Interview: Deborah Davis & Tony McNamara

A conversation with the screenwriters of The Favourite.

Interview: Deborah Davis & Tony McNamara

Interview: Deborah Davis and Tony McNamara

A conversation with the screenwriters of The Favourite.

Directed by Yorgos Lanthimos and starring Olivia Colman, Emma Stone, and Rachel Weisz, The Favourite is a strong contender for this year’s Best Original Screenplay Oscar. And yet, the script had its origins twenty years ago. In this Deadline interview with Matt Grobar, co-writers Deborah Davis and Tony McNamara delve into the complex history of the project.


Deborah, your connection to this film goes back about 20 years. How did you originally discover the piece of history that would become The Favourite?

Deborah Davis: I read an article in a local London newspaper, and the writer said something along the lines of, “Everyone knows Queen Anne was having an affair with Sarah, Duchess of Marlborough.” I studied history at university, and knew all about my kings and queens of England, but I didn’t know anything about this event, or anything about Queen Anne. So, I started researching, and stumbled on an extraordinary story of women in power, running the country from [their] royal bedchamber, and a female triangle that was pretty toxic.
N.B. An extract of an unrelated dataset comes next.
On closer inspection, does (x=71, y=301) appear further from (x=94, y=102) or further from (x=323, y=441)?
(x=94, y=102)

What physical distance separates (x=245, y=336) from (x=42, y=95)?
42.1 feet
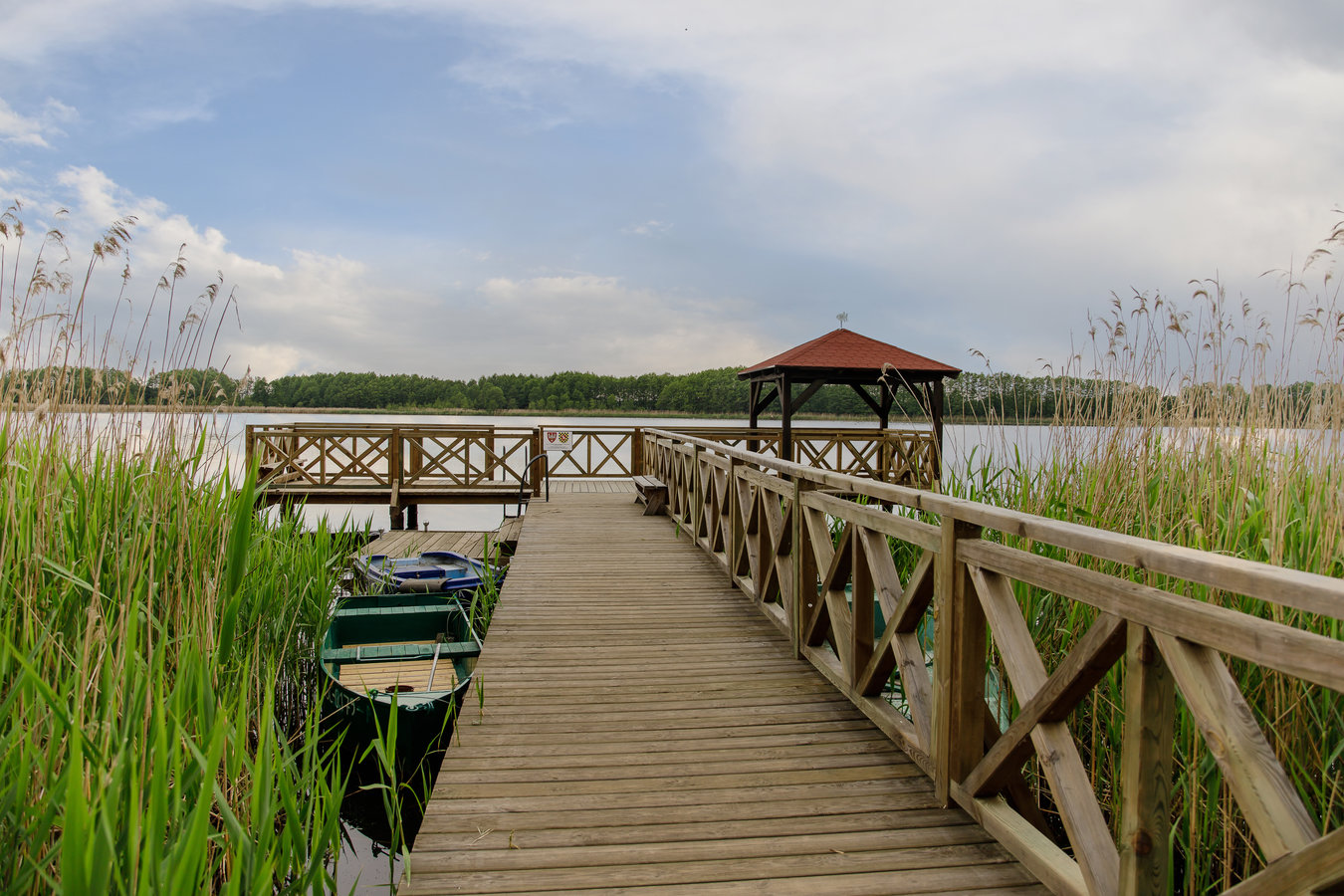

At the point when you stumbled on this story, you’d never written a screenplay before.

Davis: That is absolutely correct. I just had it in my mind that this must be a film, so I sent myself to evening class at our local college. We had a wonderful teacher, actually, and the first thing he taught us was, “Drama is conflict.” So, I thought to myself, I’ve got the right story for this film. I showed the first draft to Ceci Dempsey, the producer of this movie, in 1998, and at that stage, she was not ready to take it on. But I was accepted to go to the University of East Anglia to do an MA in scriptwriting, pretty much on the basis of that first draft. So, I went there, and spent two years learning the craft of scriptwriting. I came back to her in about 2002, 2003, and said, “I’ve carried on working on this script, and I’m interested to know whether you’d like to become involved.” And at that stage, she did. It went into formal development with, I believe, the [UK] Film Council, and it stayed in development right the way through. My script was optioned from then on until it got made.

Rachel Weisz and Emma Stone in ‘The Favourite’

Tony, how did you come to work on the film? What about the opportunity, and this story, was compelling to you?

Tony McNamara: Yorgos had Deborah’s script, and basically was looking for a writer to come in and re-engineer it, to make it a very complex story, but make it feel fresh and contemporary at the same time. He’d read stuff that made him think I could do that, and I watched Dogtooth and Alps, and really loved them, and felt like our sensibilities were very similar. So, we just talked about it for a while, and then started working on it. I was in Australia and he was in London, so we’d work by Skype, and meet in various places over the five or six years it took us to do it.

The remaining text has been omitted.